» Aim a
Could you return, unchanged, everything in the entries from the line containing "SDO full-disk sequence (SDO/AIA 171, 131, 304" down to the line containing "eruption at (392, 232)", with both of those lines included?

ENG 612 Lab Report 3
Data Cleaning: Before and After
The dataset we tackled for this lab was, on the surface, relatively uniform. Unfortunately, the more I looked at it, the more irregularities I noticed. I was hoping to construct a regular expression that would tackle most of my needs in one go, but I quickly realized that was not at all feasible. Below I have tracked the RegEx expressions and substitutions that I used to reach the clean dataset at the end. On the whole, this took me over two hours with many trials and errors.
Beginning Dataset:
The Epoch Times, New York ed.; New York (NY)
“La Voz Bilingüe”; Denver, Colo. Jewish Advocate; Boston
Washington Informer; Washington, [D.C.]
News from Indian Country; Hayward, WI.?
Afro - American, 5 Star edition; Baltimore, Md.
Diverse Issues in Higher Education; Fairfax Virginia
The Gay & Lesbian Review Worldwide; Boston, MA
“The Hispanic Outlook in Higher Education; [Paramus N.J
Regex: “
Result: Removed all quotation marks (as shown in lab instructions)

» Aim b
According to the data-cleaning lab report, how long did the whole cleaning process take?

» Entries shown
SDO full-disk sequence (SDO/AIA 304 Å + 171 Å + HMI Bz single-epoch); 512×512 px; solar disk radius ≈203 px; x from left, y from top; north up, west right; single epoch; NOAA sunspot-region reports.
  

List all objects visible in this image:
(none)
==
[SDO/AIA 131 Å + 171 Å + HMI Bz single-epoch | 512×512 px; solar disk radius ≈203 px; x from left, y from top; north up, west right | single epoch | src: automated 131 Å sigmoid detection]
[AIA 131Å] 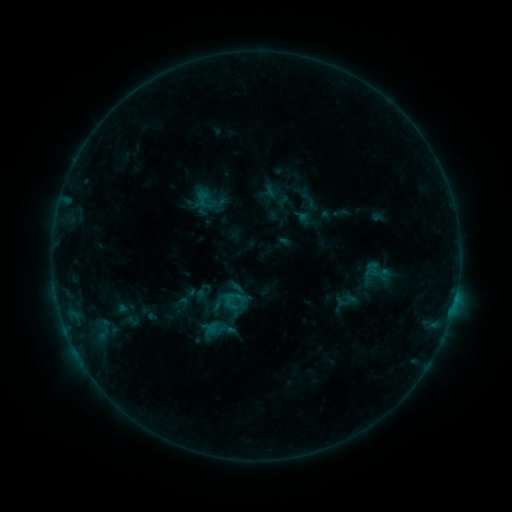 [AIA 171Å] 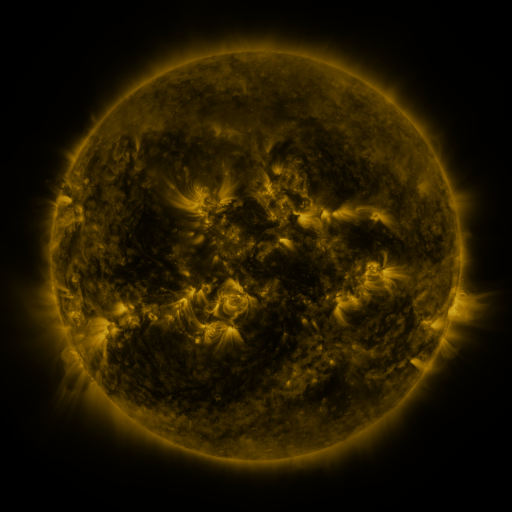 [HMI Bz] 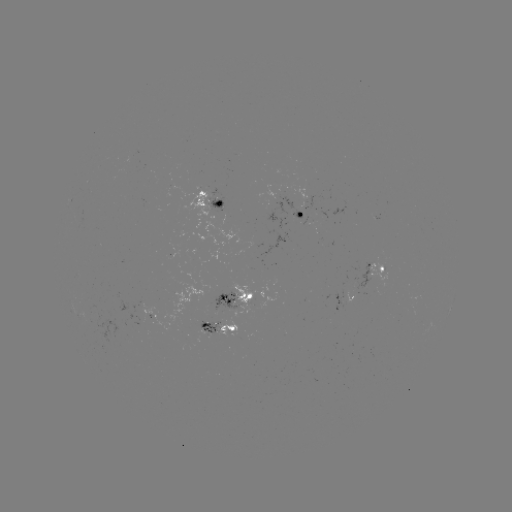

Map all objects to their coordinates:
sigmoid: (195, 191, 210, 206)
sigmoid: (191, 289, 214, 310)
--
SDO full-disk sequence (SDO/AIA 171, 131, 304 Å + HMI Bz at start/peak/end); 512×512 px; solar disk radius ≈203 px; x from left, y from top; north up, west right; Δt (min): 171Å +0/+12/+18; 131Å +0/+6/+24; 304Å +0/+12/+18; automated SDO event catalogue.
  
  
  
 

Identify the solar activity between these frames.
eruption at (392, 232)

» Task output a
SDO full-disk sequence (SDO/AIA 171, 131, 304 Å + HMI Bz at start/peak/end); 512×512 px; solar disk radius ≈203 px; x from left, y from top; north up, west right; Δt (min): 171Å +0/+12/+18; 131Å +0/+6/+24; 304Å +0/+12/+18; automated SDO event catalogue.
  
  
  
 

Identify the solar activity between these frames.
eruption at (392, 232)

» Task output b
Over two hours, with many trials and errors.